Copy every line from the one that has "Which one of" through the end of the entries, keeping each line in full. In the answers only, add 69 to every coordinate value and leave all other numbers unchanged.
═══ Data supplied
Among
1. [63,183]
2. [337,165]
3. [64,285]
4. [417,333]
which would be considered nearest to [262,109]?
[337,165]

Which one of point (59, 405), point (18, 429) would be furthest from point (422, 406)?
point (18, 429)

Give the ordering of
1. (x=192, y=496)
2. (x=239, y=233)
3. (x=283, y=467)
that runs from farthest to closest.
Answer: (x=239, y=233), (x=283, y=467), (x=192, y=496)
══════
## Answer to this exercise
Which one of point (59, 405), point (18, 429) would be furthest from point (422, 406)?
point (87, 498)

Give the ordering of
1. (x=192, y=496)
2. (x=239, y=233)
3. (x=283, y=467)
that runs from farthest to closest.
Answer: (x=308, y=302), (x=352, y=536), (x=261, y=565)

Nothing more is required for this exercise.